Прежде чем ответить, я снимаю очки — для пущей важности, хотя без них я почти не вижу.

— Дом — само совершенство. Но внутренняя планировка несовременна. Можно перестроить дом полностью. Я имею в виду, сохранить коробку и переделать всё внутри.

— А так делают?

— Делают. Здесь внизу я бы, например, снёс все стены, за исключением туалета. Нет, конечно, некоторые предпочитают открытые решения и для туалета, но, на мой вкус, это отдаёт экстремизмом. Однако тогда надо убирать и лестницу, её можно заменить чем-нибудь более броским. Как тебе такое решение? Ты как относишься к открытым кухням?

— Это когда запах пищи по всему дому?

— Не обязательно. Хотя доподлинно это не выяснится, пока ты не начнёшь здесь жить. А ты увлекаешься готовкой?

— Пока нет. Но я хотел бы этому научиться.

— Теперь есть мощные вытяжки. Особенно если мы решимся вырезать дырку в стене и подвесим мотор снаружи. Хотя, сам понимаешь, на все сто они проблему не решат. Но если тебя интересует моё мнение, то я считаю, что такой выигрыш в комфорте, свете и свободном пространстве стоит некоторых жертв. К тому же бывает еда, которая пахнет вкусно.

— Одна огромная комната?

— Именно так. Как студия или ателье художника. А всю приватную сферу мы разместим на втором этаже.

— Но хоть там комнаты останутся?

— Мы редуцируем одну — сделаем из двух большую хорошую спальню. И увеличим ванную с туалетом, сейчас это убожество. У тебя ещё останется кабинет, или комната для занятий любимым хобби, или что скажешь. Плюс ещё одна — для гостей, которых ты не хочешь пускать в свою спальню. Или на случай прибавления в семействе, — добавляю я с широчайшей улыбкой.

Вмастил ровнёхонько.
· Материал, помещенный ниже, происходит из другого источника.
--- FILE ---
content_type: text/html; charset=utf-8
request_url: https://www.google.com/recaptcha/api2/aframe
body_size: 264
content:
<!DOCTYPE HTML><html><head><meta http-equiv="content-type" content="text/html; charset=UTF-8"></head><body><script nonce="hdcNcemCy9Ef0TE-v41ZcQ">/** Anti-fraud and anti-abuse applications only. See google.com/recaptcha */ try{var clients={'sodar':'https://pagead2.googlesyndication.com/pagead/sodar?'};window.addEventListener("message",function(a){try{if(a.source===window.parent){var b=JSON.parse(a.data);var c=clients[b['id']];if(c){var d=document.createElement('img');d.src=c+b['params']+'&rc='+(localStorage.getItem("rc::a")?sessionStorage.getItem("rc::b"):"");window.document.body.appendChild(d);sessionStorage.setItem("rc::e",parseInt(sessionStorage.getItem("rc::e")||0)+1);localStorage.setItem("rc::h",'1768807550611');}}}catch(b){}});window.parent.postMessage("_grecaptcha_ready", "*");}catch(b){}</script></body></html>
Я же вижу, что рассекающий на «хаммере» господин Йэвер вынашивает мысль обзавестись семейством. Любовная лодка разбилась не в щепы. И хорошо.

— А если я встречу женщину, скажем, уже с двумя детьми. Как тогда быть?

— Позволь уточнить: встретишь или уже встретил?

— Нет, ты чего, чисто гипотетически.

— Тогда, как только встретишь, немедленно звони мне. Раньше, чем она успеет что-нибудь сообразить.

— Другими словами, ты взялся за эту работу?

— Взялся, при условии, что ты соглашаешься на мой вариант перестройки номер два и не сомневаешься в том, что я справлюсь.

— Само собой, — говорит Карл-Йорген Йэвер, после чего делает жест, которого с некоторой долей вероятности можно было, наверно, ожидать от владельца «хаммера» cum Patek Philippe, но самая мечта о котором не пришла мне в голову утром, когда меня разбудил назойливый телефонный звонок: Йэвер спрашивает, не откажусь ли я от аванса.